▶ [STATED PROBLEM]:
Please transcribe the listing below in full and word for word, without its pictures.

▶ [EXERCISE INPUT]:
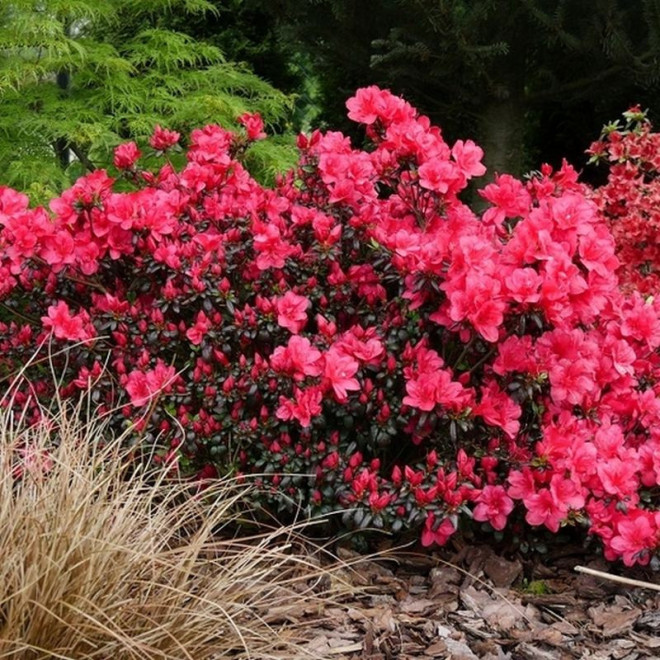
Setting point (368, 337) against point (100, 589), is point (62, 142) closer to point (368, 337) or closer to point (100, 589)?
point (368, 337)

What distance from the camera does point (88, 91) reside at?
529cm


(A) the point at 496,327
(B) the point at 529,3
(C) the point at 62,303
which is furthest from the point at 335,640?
(B) the point at 529,3

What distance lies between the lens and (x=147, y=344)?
2865 mm

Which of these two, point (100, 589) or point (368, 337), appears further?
Result: point (368, 337)

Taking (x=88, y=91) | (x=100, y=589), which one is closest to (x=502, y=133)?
(x=88, y=91)

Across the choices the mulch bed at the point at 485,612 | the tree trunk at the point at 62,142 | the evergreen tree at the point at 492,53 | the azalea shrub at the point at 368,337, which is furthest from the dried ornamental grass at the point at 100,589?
the evergreen tree at the point at 492,53

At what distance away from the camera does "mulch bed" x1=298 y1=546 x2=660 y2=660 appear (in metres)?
2.32

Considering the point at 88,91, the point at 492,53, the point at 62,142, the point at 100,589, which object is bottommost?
the point at 100,589

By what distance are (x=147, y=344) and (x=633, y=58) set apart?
366cm

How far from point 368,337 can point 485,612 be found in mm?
835

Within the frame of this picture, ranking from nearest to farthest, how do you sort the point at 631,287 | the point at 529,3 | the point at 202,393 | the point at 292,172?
the point at 202,393 → the point at 292,172 → the point at 631,287 → the point at 529,3

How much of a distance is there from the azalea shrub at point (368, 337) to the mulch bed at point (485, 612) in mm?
154

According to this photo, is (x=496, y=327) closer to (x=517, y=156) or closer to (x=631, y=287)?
(x=631, y=287)

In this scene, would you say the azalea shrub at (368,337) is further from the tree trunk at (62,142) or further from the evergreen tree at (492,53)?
the tree trunk at (62,142)
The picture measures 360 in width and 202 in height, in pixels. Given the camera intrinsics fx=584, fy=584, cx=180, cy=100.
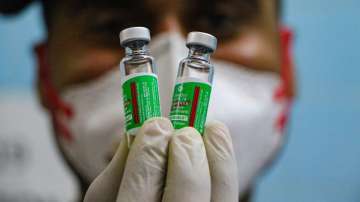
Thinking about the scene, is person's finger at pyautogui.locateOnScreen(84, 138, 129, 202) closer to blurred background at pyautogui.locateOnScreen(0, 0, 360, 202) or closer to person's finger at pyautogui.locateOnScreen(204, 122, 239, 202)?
Result: person's finger at pyautogui.locateOnScreen(204, 122, 239, 202)

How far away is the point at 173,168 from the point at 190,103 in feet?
0.34

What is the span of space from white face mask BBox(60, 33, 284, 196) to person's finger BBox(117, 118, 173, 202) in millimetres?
660

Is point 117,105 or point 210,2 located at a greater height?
point 210,2

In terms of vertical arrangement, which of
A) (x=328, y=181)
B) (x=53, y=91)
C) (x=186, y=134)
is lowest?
(x=328, y=181)

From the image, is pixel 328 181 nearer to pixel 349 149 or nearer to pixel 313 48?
pixel 349 149

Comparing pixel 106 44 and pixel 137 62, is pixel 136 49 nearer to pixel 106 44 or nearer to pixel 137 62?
pixel 137 62

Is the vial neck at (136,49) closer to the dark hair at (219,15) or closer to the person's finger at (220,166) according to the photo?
Answer: the person's finger at (220,166)

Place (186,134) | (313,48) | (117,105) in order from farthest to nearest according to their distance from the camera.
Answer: (313,48), (117,105), (186,134)

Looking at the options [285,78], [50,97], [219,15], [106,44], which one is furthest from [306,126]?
[50,97]

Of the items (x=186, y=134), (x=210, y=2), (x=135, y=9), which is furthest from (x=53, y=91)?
(x=186, y=134)

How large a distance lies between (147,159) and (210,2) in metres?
0.93

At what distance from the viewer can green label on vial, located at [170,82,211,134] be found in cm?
88

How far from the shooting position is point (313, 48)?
5.87 ft

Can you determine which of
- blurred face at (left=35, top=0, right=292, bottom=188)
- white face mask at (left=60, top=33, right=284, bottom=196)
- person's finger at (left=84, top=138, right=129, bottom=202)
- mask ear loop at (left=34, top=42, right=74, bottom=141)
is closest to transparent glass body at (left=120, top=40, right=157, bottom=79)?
person's finger at (left=84, top=138, right=129, bottom=202)
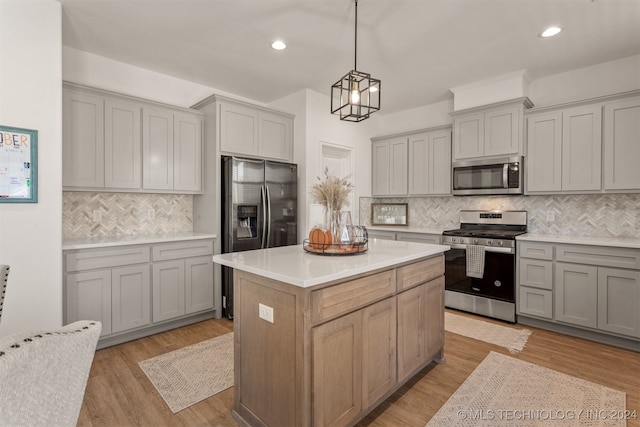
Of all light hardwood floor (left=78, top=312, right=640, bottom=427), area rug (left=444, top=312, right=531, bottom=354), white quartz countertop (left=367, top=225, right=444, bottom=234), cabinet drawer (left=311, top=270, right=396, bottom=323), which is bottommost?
light hardwood floor (left=78, top=312, right=640, bottom=427)

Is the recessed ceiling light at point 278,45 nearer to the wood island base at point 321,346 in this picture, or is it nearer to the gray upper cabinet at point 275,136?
the gray upper cabinet at point 275,136

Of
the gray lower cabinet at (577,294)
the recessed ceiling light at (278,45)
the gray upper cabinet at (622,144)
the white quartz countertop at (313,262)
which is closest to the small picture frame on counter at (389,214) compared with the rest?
the gray lower cabinet at (577,294)

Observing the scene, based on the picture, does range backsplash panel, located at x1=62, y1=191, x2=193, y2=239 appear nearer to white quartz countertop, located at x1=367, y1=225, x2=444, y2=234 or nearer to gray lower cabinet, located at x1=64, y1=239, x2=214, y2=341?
gray lower cabinet, located at x1=64, y1=239, x2=214, y2=341

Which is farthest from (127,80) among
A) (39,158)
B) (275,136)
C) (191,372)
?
(191,372)

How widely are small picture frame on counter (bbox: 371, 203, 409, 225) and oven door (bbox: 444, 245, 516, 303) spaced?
1294mm

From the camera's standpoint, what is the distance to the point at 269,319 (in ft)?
5.66

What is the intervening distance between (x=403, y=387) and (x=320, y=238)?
125 cm

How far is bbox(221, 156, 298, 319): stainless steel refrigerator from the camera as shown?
366cm

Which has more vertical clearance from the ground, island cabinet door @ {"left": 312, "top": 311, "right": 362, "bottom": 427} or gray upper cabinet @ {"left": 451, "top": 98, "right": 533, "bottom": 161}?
gray upper cabinet @ {"left": 451, "top": 98, "right": 533, "bottom": 161}

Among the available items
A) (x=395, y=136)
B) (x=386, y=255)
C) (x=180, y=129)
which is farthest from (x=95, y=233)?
(x=395, y=136)

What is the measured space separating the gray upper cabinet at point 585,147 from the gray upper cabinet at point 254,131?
9.75ft

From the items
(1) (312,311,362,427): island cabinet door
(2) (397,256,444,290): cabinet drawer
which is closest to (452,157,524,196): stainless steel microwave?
(2) (397,256,444,290): cabinet drawer

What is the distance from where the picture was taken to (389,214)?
5.38 m

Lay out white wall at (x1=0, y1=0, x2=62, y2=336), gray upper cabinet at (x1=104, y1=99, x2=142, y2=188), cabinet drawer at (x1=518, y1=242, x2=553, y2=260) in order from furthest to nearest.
→ 1. cabinet drawer at (x1=518, y1=242, x2=553, y2=260)
2. gray upper cabinet at (x1=104, y1=99, x2=142, y2=188)
3. white wall at (x1=0, y1=0, x2=62, y2=336)
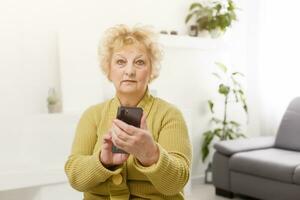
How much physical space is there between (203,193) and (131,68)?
111 inches

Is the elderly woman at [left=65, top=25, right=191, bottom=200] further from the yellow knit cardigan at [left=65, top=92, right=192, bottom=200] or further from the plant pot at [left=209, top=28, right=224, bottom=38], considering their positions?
the plant pot at [left=209, top=28, right=224, bottom=38]

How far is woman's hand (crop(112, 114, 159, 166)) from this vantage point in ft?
3.85

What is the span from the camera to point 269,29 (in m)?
4.51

▶ [FULL ANSWER]:
Setting point (368, 337) against point (100, 589), is point (62, 142) closer to point (368, 337) or closer to point (100, 589)?
point (368, 337)

What distance from the camera does point (88, 91) reside at?
529cm


(A) the point at 496,327
(B) the point at 529,3
(C) the point at 62,303
which is furthest from the point at 335,640?
(B) the point at 529,3

What distance lies between the lens and (x=147, y=344)?
2865 mm

Which of these two, point (100, 589) or point (368, 337), appears further?
Result: point (368, 337)

Taking (x=88, y=91) | (x=100, y=589), which one is closest to (x=502, y=133)?
(x=88, y=91)

Across the choices the mulch bed at the point at 485,612 | the tree trunk at the point at 62,142 | the evergreen tree at the point at 492,53 | the azalea shrub at the point at 368,337, which is furthest from the dried ornamental grass at the point at 100,589?
the evergreen tree at the point at 492,53

At what distance away from the camera does "mulch bed" x1=298 y1=546 x2=660 y2=660 appear (in metres)?
2.32

Considering the point at 88,91, the point at 492,53, the point at 62,142, the point at 100,589, which object is bottommost?
the point at 100,589

By what distance are (x=147, y=344) and (x=633, y=58) set apart?
366cm

How far from point 368,337 can point 485,612 be found in mm?
835

Within the frame of this picture, ranking from nearest to farthest, how do you sort the point at 631,287 | the point at 529,3 | the point at 202,393 | the point at 292,172?
the point at 202,393 → the point at 292,172 → the point at 631,287 → the point at 529,3

How much of a distance is there from the azalea shrub at point (368, 337) to the mulch bed at point (485, 612) in mm?
154

According to this photo, is (x=496, y=327) closer to (x=517, y=156) or closer to (x=631, y=287)?
(x=631, y=287)

In this scene, would you say the azalea shrub at (368,337) is further from the tree trunk at (62,142) or further from the evergreen tree at (492,53)?
the tree trunk at (62,142)
The picture measures 360 in width and 202 in height, in pixels. Given the camera intrinsics fx=584, fy=584, cx=180, cy=100.
Thinking about the scene, is person's finger at pyautogui.locateOnScreen(84, 138, 129, 202) closer to blurred background at pyautogui.locateOnScreen(0, 0, 360, 202) or closer to person's finger at pyautogui.locateOnScreen(204, 122, 239, 202)?
Result: person's finger at pyautogui.locateOnScreen(204, 122, 239, 202)

How far away is the point at 173,168 from the point at 190,103 in feet?
0.34

What is the span of space from white face mask BBox(60, 33, 284, 196) to person's finger BBox(117, 118, 173, 202) in millimetres?
660

Is point 117,105 or point 210,2 located at a greater height?
point 210,2

In terms of vertical arrangement, which of
A) (x=328, y=181)
B) (x=53, y=91)
C) (x=186, y=134)
is lowest?
(x=328, y=181)

From the image, is pixel 328 181 nearer to pixel 349 149 or nearer to pixel 313 48?
pixel 349 149

Comparing pixel 106 44 and pixel 137 62, is pixel 136 49 nearer to pixel 106 44 or nearer to pixel 137 62?
pixel 137 62

Is the vial neck at (136,49) closer to the dark hair at (219,15) or closer to the person's finger at (220,166) according to the photo?
Answer: the person's finger at (220,166)

Place (186,134) | (313,48) | (117,105) in order from farthest to nearest according to their distance from the camera.
Answer: (313,48), (117,105), (186,134)

Looking at the options [285,78], [50,97], [219,15], [106,44], which one is furthest from [306,126]?
[50,97]

Of the items (x=186, y=134), (x=210, y=2), (x=135, y=9), which is furthest from (x=53, y=91)?
(x=186, y=134)

How large a distance lies between (147,159) and (210,2) in metres?
0.93

At what distance from the viewer can green label on vial, located at [170,82,211,134] be found in cm?
88

How far from the shooting position is point (313, 48)?
5.87 ft

Can you determine which of
- blurred face at (left=35, top=0, right=292, bottom=188)
- white face mask at (left=60, top=33, right=284, bottom=196)
- person's finger at (left=84, top=138, right=129, bottom=202)
- mask ear loop at (left=34, top=42, right=74, bottom=141)
is closest to transparent glass body at (left=120, top=40, right=157, bottom=79)?
person's finger at (left=84, top=138, right=129, bottom=202)
Of all light hardwood floor (left=78, top=312, right=640, bottom=427), area rug (left=444, top=312, right=531, bottom=354), white quartz countertop (left=367, top=225, right=444, bottom=234), cabinet drawer (left=311, top=270, right=396, bottom=323), which is bottommost?
light hardwood floor (left=78, top=312, right=640, bottom=427)

Is the recessed ceiling light at point 278,45 nearer to the wood island base at point 321,346 in this picture, or is it nearer to the gray upper cabinet at point 275,136?
the gray upper cabinet at point 275,136

Of
the gray lower cabinet at (577,294)
the recessed ceiling light at (278,45)
the gray upper cabinet at (622,144)
the white quartz countertop at (313,262)
which is closest to the small picture frame on counter at (389,214) compared with the rest?
the gray lower cabinet at (577,294)

Observing the scene, based on the picture, does range backsplash panel, located at x1=62, y1=191, x2=193, y2=239 appear nearer to white quartz countertop, located at x1=367, y1=225, x2=444, y2=234 or nearer to gray lower cabinet, located at x1=64, y1=239, x2=214, y2=341?
gray lower cabinet, located at x1=64, y1=239, x2=214, y2=341

Which is farthest from (127,80) among
A) (39,158)
B) (275,136)
C) (191,372)
?
(191,372)

How widely are small picture frame on counter (bbox: 371, 203, 409, 225) and oven door (bbox: 444, 245, 516, 303) spaced?
1294mm

From the camera's standpoint, what is the distance to the point at 269,319 (in ft)?
5.66

What is the intervening distance between (x=403, y=387) and (x=320, y=238)?
125 cm

How far is bbox(221, 156, 298, 319): stainless steel refrigerator from the camera as shown?
366cm

Which has more vertical clearance from the ground, island cabinet door @ {"left": 312, "top": 311, "right": 362, "bottom": 427} or gray upper cabinet @ {"left": 451, "top": 98, "right": 533, "bottom": 161}?
gray upper cabinet @ {"left": 451, "top": 98, "right": 533, "bottom": 161}

Among the available items
A) (x=395, y=136)
B) (x=386, y=255)
C) (x=180, y=129)
which is farthest from (x=95, y=233)?
(x=395, y=136)

What is the measured space separating the gray upper cabinet at point 585,147 from the gray upper cabinet at point 254,131?
9.75ft

From the items
(1) (312,311,362,427): island cabinet door
(2) (397,256,444,290): cabinet drawer
which is closest to (452,157,524,196): stainless steel microwave?
(2) (397,256,444,290): cabinet drawer

What is the distance from where the picture was taken to (389,214)?
5.38 m

Lay out white wall at (x1=0, y1=0, x2=62, y2=336), gray upper cabinet at (x1=104, y1=99, x2=142, y2=188), cabinet drawer at (x1=518, y1=242, x2=553, y2=260) in order from furthest to nearest.
→ 1. cabinet drawer at (x1=518, y1=242, x2=553, y2=260)
2. gray upper cabinet at (x1=104, y1=99, x2=142, y2=188)
3. white wall at (x1=0, y1=0, x2=62, y2=336)
How much physical space is there between (203,193) and (131,68)?
111 inches

Is the elderly woman at [left=65, top=25, right=191, bottom=200] further from the yellow knit cardigan at [left=65, top=92, right=192, bottom=200] or further from the plant pot at [left=209, top=28, right=224, bottom=38], considering their positions?
the plant pot at [left=209, top=28, right=224, bottom=38]

How far is woman's hand (crop(112, 114, 159, 166)) from this vantage point in ft?
3.85

What is the span from the camera to point 269,29 (in m)?
4.51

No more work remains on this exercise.